Противники существования в СССР параллельных следственных аппаратов высказывали и иные предложения: вернуться к прежней структуре следственного аппарата, сосредоточенного в судебной системе («судебные следователи»); создать самостоятельный следственный аппарат, подчиненный Совету Министров СССР, и др. «Однако, — констатировали И. Ф. Крылов и А. И. Бастрыкин, — ни одно из высказанных предложений реализации не получило. Опыт практической работы трех сосуществующих аппаратов предварительного следствия показывает, что такая система оправдывает себя»[1107]
. Сами авторы выступали за сохранение существующей системы, напоминая, в частности, что параллельное существование нескольких следственных аппаратов с совпадающими функциями «имеет и позитивные стороны, ибо параллельно функционирующие звенья в любой системе повышают надежность последней. Недостатки в работе одного аппарата могут компенсироваться активными действиями другого. При едином следственном аппарате подобные возможности отсутствуют или крайне ограничены»[1108].В ходе проводимой в постсоветской России судебной реформы споры о надлежащей организации следственных аппаратов вспыхнули с новой силой. Многие современные ученые и правоприменители критически смотрят на сложившуюся систему органов предварительного следствия. Например, Н. А. Колоколов задает риторический вопрос: «А достижима ли истинная состязательность в уголовном процессе, в котором возбуждение уголовного дела и предварительное расследование выведены из компетенции суда? Особенно если учесть, что право назвать информацию доказательством отдано офицерам в погонах, ведомым в бой с преступностью генералами!»[1109]
. Развивая свою мысль, ученый подчеркивает: «Там, где война, там — свои законы. Как свидетельствует обширная судебная практика, фальсификация доказательств по уголовным делам в значительной степени обусловлена пребыванием следователя в подчинении у структур, должностью отвечающих за раскрытие конкретного преступления»[1110]. Между тем, по мнению Н. А. Колоколова, «“клеймо качества” на доказательственную информацию вправе ставить только суд, ибо только эта инстанция по-настоящему защищена от произвола отдельной личности»[1111].Достаточно взвешенный подход к вопросам организации следственного аппарата предлагали авторы Концепции судебной реформы в Российской Федерации 1991 г.[1112]

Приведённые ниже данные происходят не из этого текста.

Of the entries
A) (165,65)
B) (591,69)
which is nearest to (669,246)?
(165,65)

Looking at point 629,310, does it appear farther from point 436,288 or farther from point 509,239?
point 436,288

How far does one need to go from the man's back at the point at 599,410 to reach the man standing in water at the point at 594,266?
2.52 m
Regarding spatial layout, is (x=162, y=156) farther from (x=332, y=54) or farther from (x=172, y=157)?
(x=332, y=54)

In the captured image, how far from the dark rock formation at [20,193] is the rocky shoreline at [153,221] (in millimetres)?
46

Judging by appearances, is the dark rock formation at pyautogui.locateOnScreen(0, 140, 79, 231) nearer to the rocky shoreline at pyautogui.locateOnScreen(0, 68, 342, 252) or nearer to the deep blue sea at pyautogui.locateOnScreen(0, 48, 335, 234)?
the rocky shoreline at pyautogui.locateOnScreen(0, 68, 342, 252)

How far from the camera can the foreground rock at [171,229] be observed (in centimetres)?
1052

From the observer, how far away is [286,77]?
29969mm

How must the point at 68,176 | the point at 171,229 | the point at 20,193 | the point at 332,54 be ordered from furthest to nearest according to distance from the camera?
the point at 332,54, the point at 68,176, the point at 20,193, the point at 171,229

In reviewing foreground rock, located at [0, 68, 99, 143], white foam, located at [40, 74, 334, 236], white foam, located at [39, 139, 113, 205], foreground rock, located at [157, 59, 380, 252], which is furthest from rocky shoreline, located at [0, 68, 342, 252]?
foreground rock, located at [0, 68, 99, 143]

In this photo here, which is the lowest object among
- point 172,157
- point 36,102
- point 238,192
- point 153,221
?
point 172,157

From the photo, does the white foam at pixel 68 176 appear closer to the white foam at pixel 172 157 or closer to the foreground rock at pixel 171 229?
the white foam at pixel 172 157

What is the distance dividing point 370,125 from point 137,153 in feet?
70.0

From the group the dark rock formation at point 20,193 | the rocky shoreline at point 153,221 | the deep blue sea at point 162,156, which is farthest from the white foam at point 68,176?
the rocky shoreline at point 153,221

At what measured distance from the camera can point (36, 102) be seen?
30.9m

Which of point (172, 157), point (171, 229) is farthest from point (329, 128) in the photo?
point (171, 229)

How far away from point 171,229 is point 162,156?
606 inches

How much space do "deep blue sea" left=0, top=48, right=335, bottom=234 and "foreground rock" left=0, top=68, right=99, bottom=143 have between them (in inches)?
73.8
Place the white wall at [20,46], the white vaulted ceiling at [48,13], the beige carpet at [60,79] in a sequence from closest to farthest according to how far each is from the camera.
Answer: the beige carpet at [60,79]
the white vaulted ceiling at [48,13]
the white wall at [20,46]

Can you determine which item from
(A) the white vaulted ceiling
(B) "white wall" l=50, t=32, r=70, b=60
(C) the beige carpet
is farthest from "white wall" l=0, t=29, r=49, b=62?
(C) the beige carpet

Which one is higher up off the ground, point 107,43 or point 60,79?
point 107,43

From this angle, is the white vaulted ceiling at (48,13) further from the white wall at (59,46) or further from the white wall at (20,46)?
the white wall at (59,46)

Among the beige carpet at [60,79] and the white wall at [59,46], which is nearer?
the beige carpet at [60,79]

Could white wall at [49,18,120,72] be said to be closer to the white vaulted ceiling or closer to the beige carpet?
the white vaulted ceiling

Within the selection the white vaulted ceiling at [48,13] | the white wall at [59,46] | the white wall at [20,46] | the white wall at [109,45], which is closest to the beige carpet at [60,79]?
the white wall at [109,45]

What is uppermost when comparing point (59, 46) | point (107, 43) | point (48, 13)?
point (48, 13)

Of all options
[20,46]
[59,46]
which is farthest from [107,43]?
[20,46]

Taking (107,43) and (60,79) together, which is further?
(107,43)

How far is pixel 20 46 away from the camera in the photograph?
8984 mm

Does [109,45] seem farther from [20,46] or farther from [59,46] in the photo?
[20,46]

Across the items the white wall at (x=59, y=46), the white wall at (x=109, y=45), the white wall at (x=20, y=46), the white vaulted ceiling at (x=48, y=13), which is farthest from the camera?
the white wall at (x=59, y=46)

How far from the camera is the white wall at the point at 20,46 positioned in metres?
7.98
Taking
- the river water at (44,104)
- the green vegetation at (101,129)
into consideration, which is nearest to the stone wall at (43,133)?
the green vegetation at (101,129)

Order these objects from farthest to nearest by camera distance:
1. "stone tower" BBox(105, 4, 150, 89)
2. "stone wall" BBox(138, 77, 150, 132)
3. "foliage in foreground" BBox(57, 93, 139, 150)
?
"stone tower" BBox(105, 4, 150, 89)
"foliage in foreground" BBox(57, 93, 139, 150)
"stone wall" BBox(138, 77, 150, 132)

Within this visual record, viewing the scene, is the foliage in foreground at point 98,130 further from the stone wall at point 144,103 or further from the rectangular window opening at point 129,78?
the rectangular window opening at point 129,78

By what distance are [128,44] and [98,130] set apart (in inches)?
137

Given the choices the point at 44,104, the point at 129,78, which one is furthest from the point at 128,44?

, где, в частности, отмечено, что разные структурные формы организации следствия не обеспечивают единства ни в организации следственной деятельности, ни в руководстве ею, ни в ее ресурсном (материально-техническом и кадровом) обеспечении. Между тем речь идет о единой по своим целям и содержанию (т. е. функциям и методам) деятельности. Распределение функций расследования между различными органами следствия не связано со спецификой этой деятельности, не отвечает принципам разделения труда, нередко меняется законодателем путем произвольной корректировки правил подследственности, может быть изменено для отдельных дел и по решению прокурора. Это не обеспечивает равенства граждан, попадающих в сферу деятельности органов расследования. Несмотря на единство процессуального регламента, создаются объективно разные условия для взаимоотношения прокуратуры и расследования.Закономерен вывод, сделанный разработчиками Концепции: «Идея сосредоточения следствия в одном органе имеет многочисленных приверженцев и, что называется, овладела массами»[1113]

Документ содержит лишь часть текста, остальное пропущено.